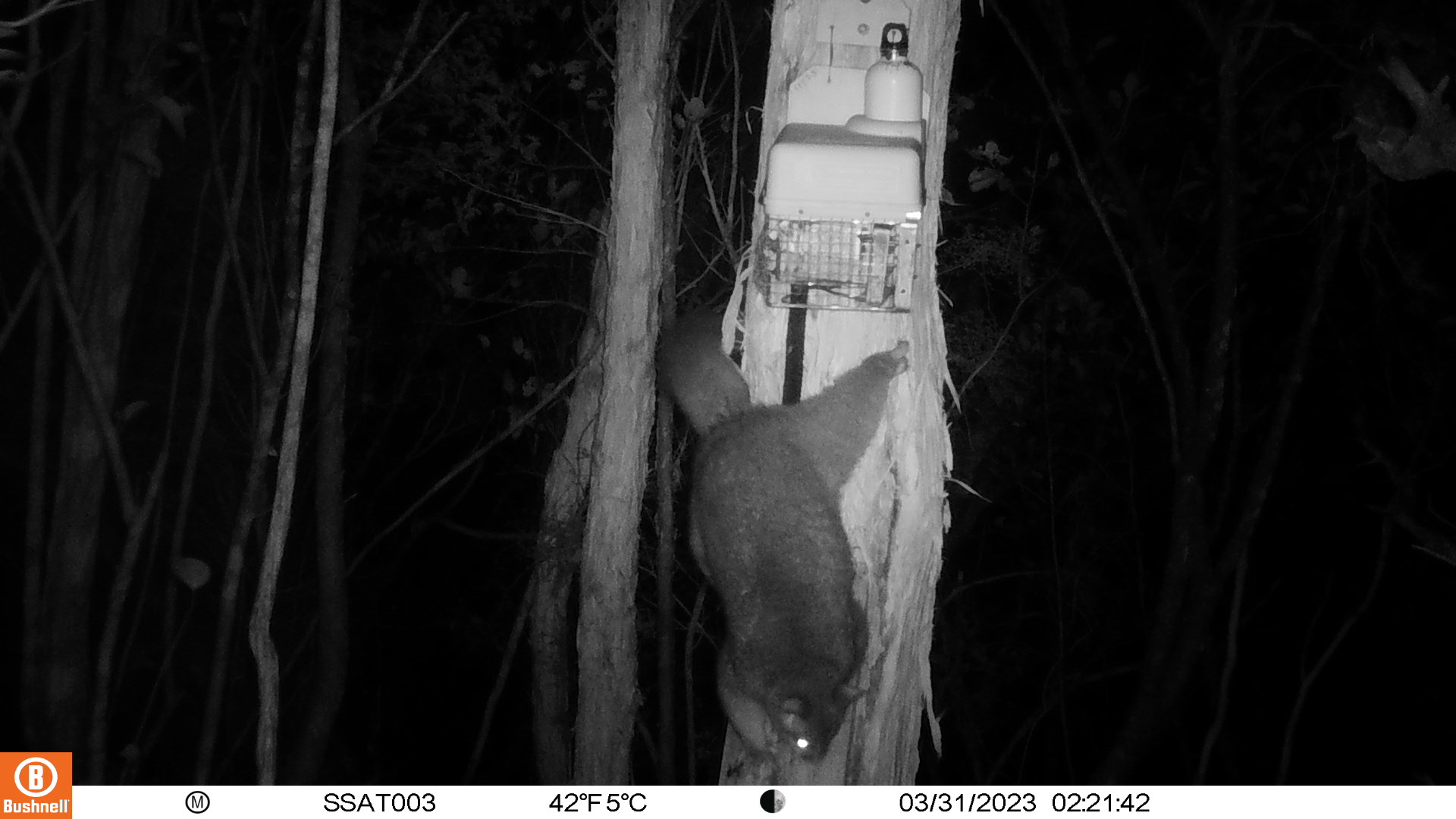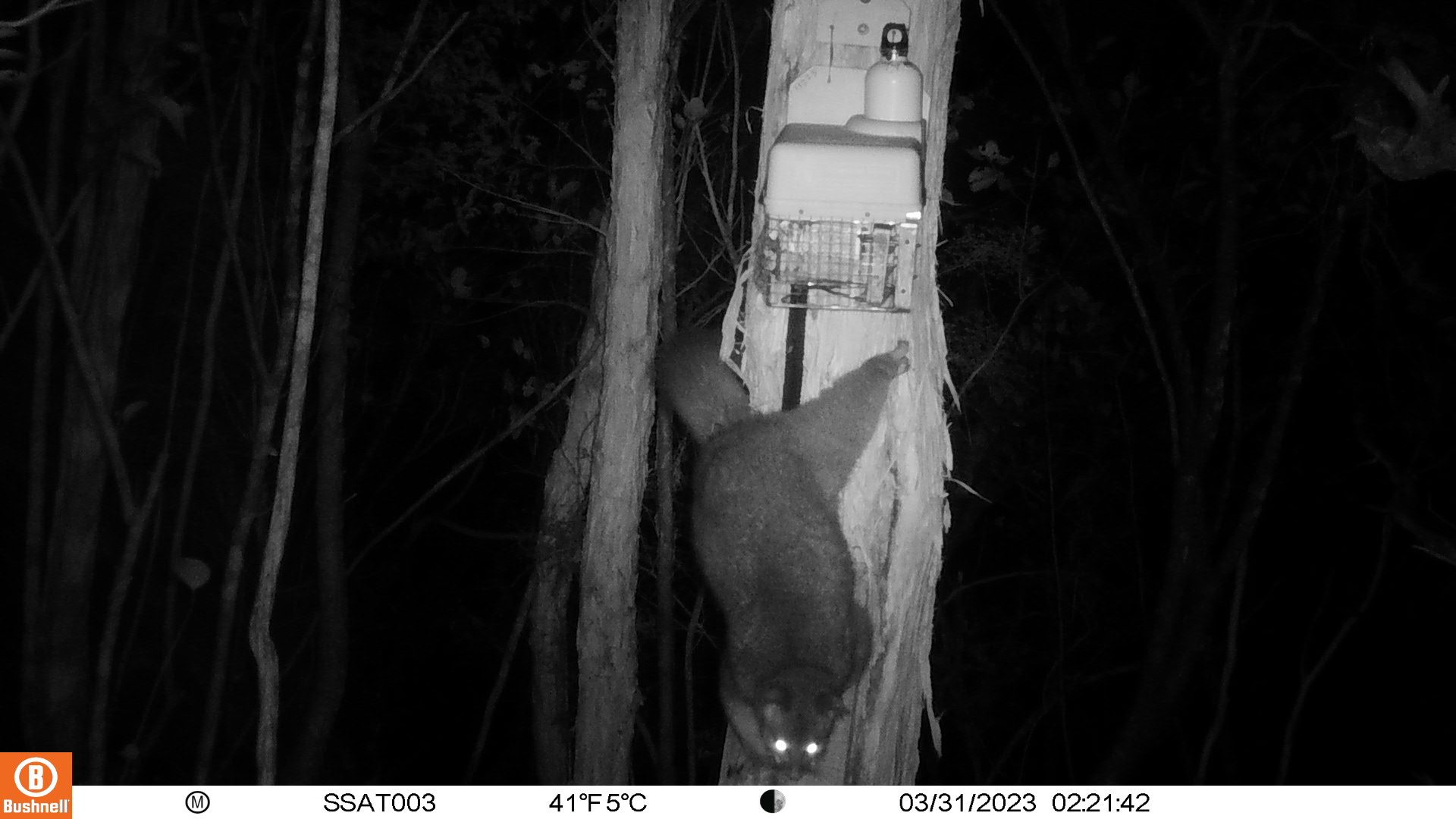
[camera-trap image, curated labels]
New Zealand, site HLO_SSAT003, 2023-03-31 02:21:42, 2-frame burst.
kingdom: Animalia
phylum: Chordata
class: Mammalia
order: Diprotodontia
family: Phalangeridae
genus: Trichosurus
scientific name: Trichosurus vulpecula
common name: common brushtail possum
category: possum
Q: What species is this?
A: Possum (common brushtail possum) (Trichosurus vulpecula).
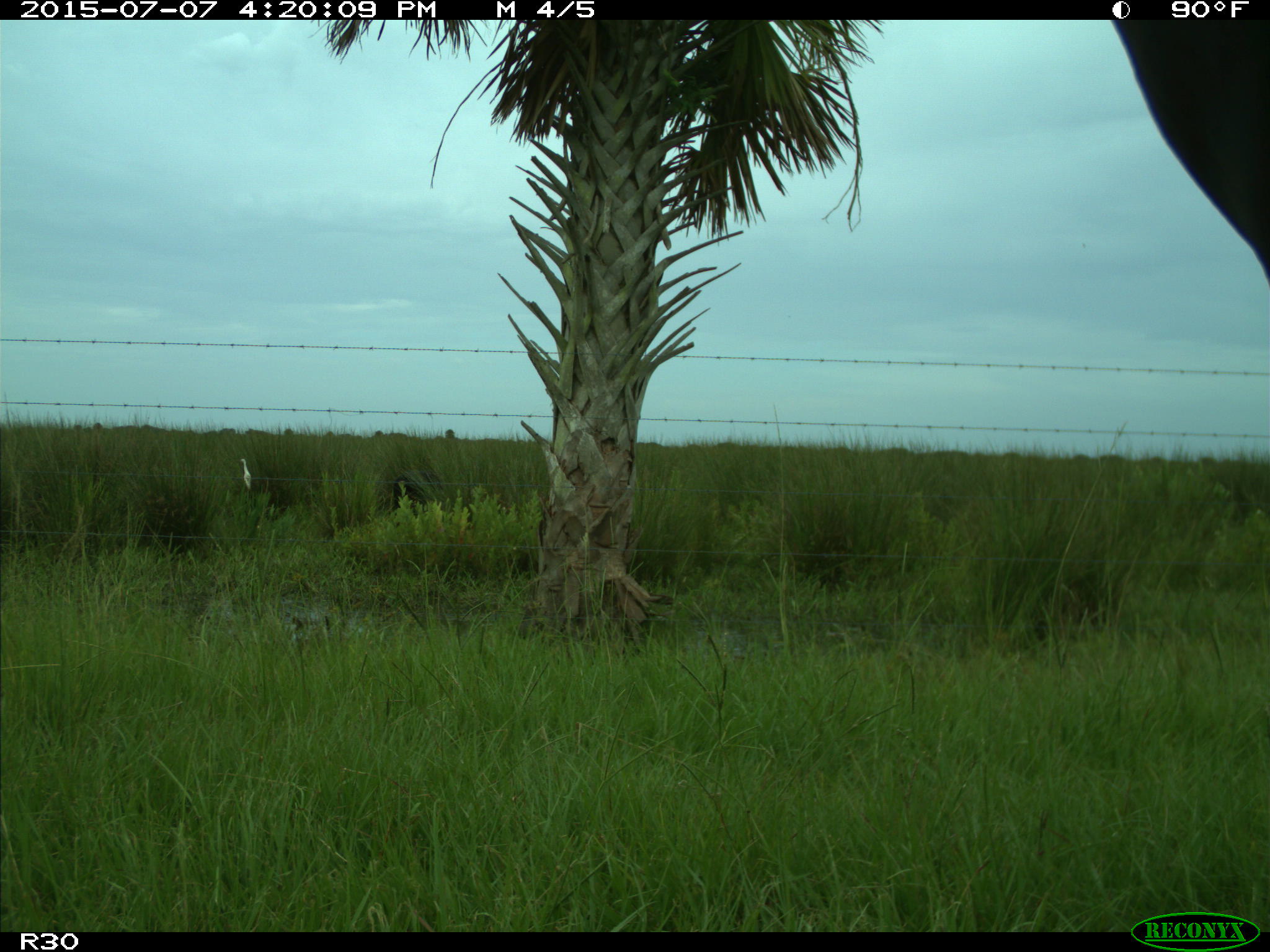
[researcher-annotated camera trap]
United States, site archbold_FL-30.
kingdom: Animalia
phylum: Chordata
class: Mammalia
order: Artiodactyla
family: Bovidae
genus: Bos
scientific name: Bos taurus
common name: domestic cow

◆ TASK ITEM ◆
What you copy should begin at the line with "[researcher-annotated camera trap]" and end at the final line of the listing, each line exactly as it is.

◆ EXERCISE RESPONSE ◆
[researcher-annotated camera trap]
United States, site archbold_FL-30.
kingdom: Animalia
phylum: Chordata
class: Mammalia
order: Artiodactyla
family: Bovidae
genus: Bos
scientific name: Bos taurus
common name: domestic cow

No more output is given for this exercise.